Extrait:
Réflexions sur le Big Data et le concept « Industrie 4.0 » en provenance d'Allemagne


Une étudiante de Master 2, Maria Martin, m’a sollicité comme « expert », ce qui est toujours très flatteur, dans le cadre de son mémoire. Elle m’a d’ailleurs permis de découvrir un concept qui m’était inconnu, celui de « Industry 4.0 », déjà bien développé en Allemagne.
Ses questions m’ont permis de réfléchir et d’élaborer quelques réponses sur l’impact indirect des données sur le secteur industriel. Autant les partager ici également.



'The Automobile Industry - An American Art That Has Revolutionized Methods in Manufacturing and Transformed Transportation', 1923, National Geographic
'The Automobile Industry - An American Art That Has Revolutionized Methods in Manufacturing and Transformed Transportation', 1923, National Geographic
En tant que professionnel quel est votre point de vue en ce qui concerne l'application du Big Data et Data Mining dans les entreprises?
Est-ce répandu ? Ont-elles pris en conscience de l'importance de la mise ne place d'une stratégie dédiée ?

Travail demandé:
(a) Recopiez à l'identique le passage de l'extrait sur le Big Data et l'Industrie 4.0 qui va de « Ses questions m’ont » jusqu'à « stratégie dédiée ? » inclus.
(b) Indiquez si chacune des affirmations suivantes concorde avec l'extrait sur le Big Data et l'Industrie 4.0, en répondant par oui ou par non et en citant les mots décisifs de l'extrait. (i) La personne qui a sollicité l'auteur de l'extrait prépare un mémoire de Master 2. (ii) Le concept « Industry 4.0 » était déjà familier à l'auteur de l'extrait avant cet échange. (iii) L'auteur de l'extrait compte garder ses réponses pour lui.
(c) Rédigez la suite de l'extrait sur le Big Data et l'Industrie 4.0 en reprenant après sa dernière phrase.

Données fournies:
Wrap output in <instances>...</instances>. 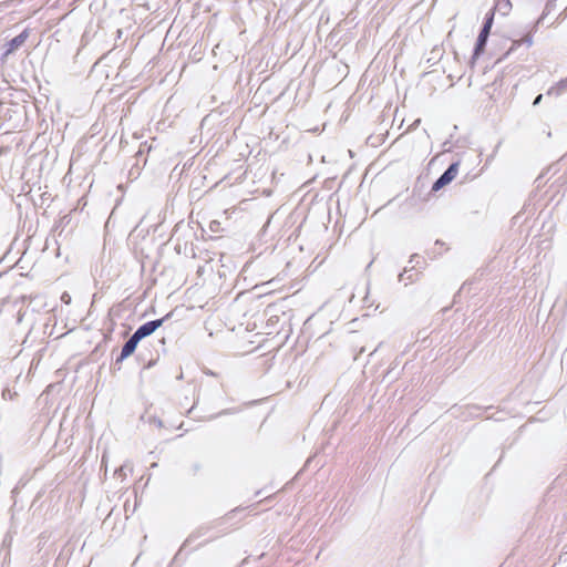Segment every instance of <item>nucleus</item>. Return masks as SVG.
Instances as JSON below:
<instances>
[{"mask_svg": "<svg viewBox=\"0 0 567 567\" xmlns=\"http://www.w3.org/2000/svg\"><path fill=\"white\" fill-rule=\"evenodd\" d=\"M458 162L452 163L444 173L434 182L432 186V190L437 192L439 189L443 188L447 184H450L457 175L458 172Z\"/></svg>", "mask_w": 567, "mask_h": 567, "instance_id": "f257e3e1", "label": "nucleus"}, {"mask_svg": "<svg viewBox=\"0 0 567 567\" xmlns=\"http://www.w3.org/2000/svg\"><path fill=\"white\" fill-rule=\"evenodd\" d=\"M168 317H169V315H166L165 317H163L161 319L147 321V322L143 323L142 326H140L133 334L136 338H138V340L141 341L142 339L154 333L165 322V320Z\"/></svg>", "mask_w": 567, "mask_h": 567, "instance_id": "f03ea898", "label": "nucleus"}, {"mask_svg": "<svg viewBox=\"0 0 567 567\" xmlns=\"http://www.w3.org/2000/svg\"><path fill=\"white\" fill-rule=\"evenodd\" d=\"M28 38H29V31L25 29L20 34H18L13 39H11L7 43V49L3 53V58H7L8 55H10L14 51H17L20 47H22Z\"/></svg>", "mask_w": 567, "mask_h": 567, "instance_id": "7ed1b4c3", "label": "nucleus"}, {"mask_svg": "<svg viewBox=\"0 0 567 567\" xmlns=\"http://www.w3.org/2000/svg\"><path fill=\"white\" fill-rule=\"evenodd\" d=\"M140 340L134 334H132L128 340L124 343L120 357L116 359V363L122 362L124 359L130 357L138 344Z\"/></svg>", "mask_w": 567, "mask_h": 567, "instance_id": "20e7f679", "label": "nucleus"}, {"mask_svg": "<svg viewBox=\"0 0 567 567\" xmlns=\"http://www.w3.org/2000/svg\"><path fill=\"white\" fill-rule=\"evenodd\" d=\"M489 33L491 32L481 29V32H480L476 43H475V48H474V52H473V56H472L473 60H476L484 52Z\"/></svg>", "mask_w": 567, "mask_h": 567, "instance_id": "39448f33", "label": "nucleus"}, {"mask_svg": "<svg viewBox=\"0 0 567 567\" xmlns=\"http://www.w3.org/2000/svg\"><path fill=\"white\" fill-rule=\"evenodd\" d=\"M566 91H567V78L560 80L558 83H556L555 85L550 86L547 90L546 94L548 96H559L560 94H563Z\"/></svg>", "mask_w": 567, "mask_h": 567, "instance_id": "423d86ee", "label": "nucleus"}, {"mask_svg": "<svg viewBox=\"0 0 567 567\" xmlns=\"http://www.w3.org/2000/svg\"><path fill=\"white\" fill-rule=\"evenodd\" d=\"M414 269V266L405 267L404 270L399 275V280L404 282V285L412 284L416 280L412 274H410Z\"/></svg>", "mask_w": 567, "mask_h": 567, "instance_id": "0eeeda50", "label": "nucleus"}, {"mask_svg": "<svg viewBox=\"0 0 567 567\" xmlns=\"http://www.w3.org/2000/svg\"><path fill=\"white\" fill-rule=\"evenodd\" d=\"M555 8V0H549L546 6H545V9L543 11V14L539 17V19L536 21L535 25H534V30L537 29V27L544 21V19L546 18V16L548 13H550V11Z\"/></svg>", "mask_w": 567, "mask_h": 567, "instance_id": "6e6552de", "label": "nucleus"}, {"mask_svg": "<svg viewBox=\"0 0 567 567\" xmlns=\"http://www.w3.org/2000/svg\"><path fill=\"white\" fill-rule=\"evenodd\" d=\"M522 43L526 44L527 47H532V45H533V43H534L533 34H532V33H528V34H526L522 40H515V41H513V44H512L511 50L516 49V48H517V47H519Z\"/></svg>", "mask_w": 567, "mask_h": 567, "instance_id": "1a4fd4ad", "label": "nucleus"}, {"mask_svg": "<svg viewBox=\"0 0 567 567\" xmlns=\"http://www.w3.org/2000/svg\"><path fill=\"white\" fill-rule=\"evenodd\" d=\"M495 9H497L503 14H507L512 9V3L509 0H498Z\"/></svg>", "mask_w": 567, "mask_h": 567, "instance_id": "9d476101", "label": "nucleus"}, {"mask_svg": "<svg viewBox=\"0 0 567 567\" xmlns=\"http://www.w3.org/2000/svg\"><path fill=\"white\" fill-rule=\"evenodd\" d=\"M493 21H494V10L492 9L485 17V21H484V24H483V30H486L488 32H491V29H492V25H493Z\"/></svg>", "mask_w": 567, "mask_h": 567, "instance_id": "9b49d317", "label": "nucleus"}, {"mask_svg": "<svg viewBox=\"0 0 567 567\" xmlns=\"http://www.w3.org/2000/svg\"><path fill=\"white\" fill-rule=\"evenodd\" d=\"M127 472H132V467L127 464L122 465L120 468L115 471V473L120 476H126Z\"/></svg>", "mask_w": 567, "mask_h": 567, "instance_id": "f8f14e48", "label": "nucleus"}, {"mask_svg": "<svg viewBox=\"0 0 567 567\" xmlns=\"http://www.w3.org/2000/svg\"><path fill=\"white\" fill-rule=\"evenodd\" d=\"M233 413V410L230 409H225L223 411H220L219 413L215 414V415H210L208 416L207 419H205V421H210V420H214L215 417L217 416H220V415H227V414H230Z\"/></svg>", "mask_w": 567, "mask_h": 567, "instance_id": "ddd939ff", "label": "nucleus"}, {"mask_svg": "<svg viewBox=\"0 0 567 567\" xmlns=\"http://www.w3.org/2000/svg\"><path fill=\"white\" fill-rule=\"evenodd\" d=\"M542 100H543V94H538V95L535 97V100H534V102H533V105H534V106L538 105V104L542 102Z\"/></svg>", "mask_w": 567, "mask_h": 567, "instance_id": "4468645a", "label": "nucleus"}, {"mask_svg": "<svg viewBox=\"0 0 567 567\" xmlns=\"http://www.w3.org/2000/svg\"><path fill=\"white\" fill-rule=\"evenodd\" d=\"M62 301L65 302V303H69L70 300H71V297L70 295H68L66 292H64L61 297Z\"/></svg>", "mask_w": 567, "mask_h": 567, "instance_id": "2eb2a0df", "label": "nucleus"}, {"mask_svg": "<svg viewBox=\"0 0 567 567\" xmlns=\"http://www.w3.org/2000/svg\"><path fill=\"white\" fill-rule=\"evenodd\" d=\"M421 120L417 118L413 122V124L411 125V128H415L419 124H420Z\"/></svg>", "mask_w": 567, "mask_h": 567, "instance_id": "dca6fc26", "label": "nucleus"}, {"mask_svg": "<svg viewBox=\"0 0 567 567\" xmlns=\"http://www.w3.org/2000/svg\"><path fill=\"white\" fill-rule=\"evenodd\" d=\"M416 258H417V255H412L410 260H409V264H413Z\"/></svg>", "mask_w": 567, "mask_h": 567, "instance_id": "f3484780", "label": "nucleus"}, {"mask_svg": "<svg viewBox=\"0 0 567 567\" xmlns=\"http://www.w3.org/2000/svg\"><path fill=\"white\" fill-rule=\"evenodd\" d=\"M195 410V404L187 411V414L190 415Z\"/></svg>", "mask_w": 567, "mask_h": 567, "instance_id": "a211bd4d", "label": "nucleus"}]
</instances>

Corrigé détaillé:
(a)
Ses questions m’ont permis de réfléchir et d’élaborer quelques réponses sur l’impact indirect des données sur le secteur industriel. Autant les partager ici également.



'The Automobile Industry - An American Art That Has Revolutionized Methods in Manufacturing and Transformed Transportation', 1923, National Geographic
'The Automobile Industry - An American Art That Has Revolutionized Methods in Manufacturing and Transformed Transportation', 1923, National Geographic
En tant que professionnel quel est votre point de vue en ce qui concerne l'application du Big Data et Data Mining dans les entreprises?
Est-ce répandu ? Ont-elles pris en conscience de l'importance de la mise ne place d'une stratégie dédiée ?

(b)
(i) Oui : « Une étudiante de Master 2 » ; « dans le cadre de son mémoire ».
(ii) Non : « un concept qui m’était inconnu ».
(iii) Non : « Autant les partager ici également. »

(c)
Il faudrait plusieurs pages pour faire le point sur le sujet. De manière synthétique, l'avancement des entreprises en matière de Big Data / Data Mining / Machine Learning, dépend de leur position par rapport aux données. Les secteurs d'activité les plus utilisateurs de données, donc ceux qui sont les plus en avance en matière de digitalisation de leurs processus, sont les plus en avance dans les données liés à leur analyse. Le monde de l'Internet en premier, puis les banques, les télécommunications, et le secteur de la distribution. Sont en retard le secteur public (pour des raisons structurelles de non-innovation, surtout en Europe), l'industrie et l'agriculture. Mais les positions évoluent et l'on voit de plus en plus de projets industriels migrer vers une utilisation plus systématique et plus analytique des données.

Selon vous quels sont les point clés pour une intégration des pratiques du data mining et du big data?

L'expérimentation. Ce n'est pas en théorisant, en assistant à des conférences et en créant des groupes de travail que l'on peut avancer. Le big data peut commencer petit, et c'est même conseillé. Mais il faut arrêter de se poser des questions, et se lancer dans des projets modestes, mais qui permettront de mettre en lumière la valeur apportée par l'analyse de données. J'ai imaginé une formule avancée du big data : (Volume + Variété + Vitesse) x Visualisation = Valeur. Car tous ces projets n'ont aucun intérêt s'ils ne créent pas de la valeur. C'est le point faible de la France comparée aux Etats-Unis. En Europe on se pose beaucoup de questions avant d'agir; Outre-Atlantique, on ne se pose parfois pas assez de questions, mais on avance. Dans le domaine économique, La Fontaine n'a pas toujours raison, et parfois le lièvre l'emporte.

Selon vous quels sont les activités et services des entreprises qui sont le plus concernés ? Toute l'organisation doit-elle être repensée et restructurée ?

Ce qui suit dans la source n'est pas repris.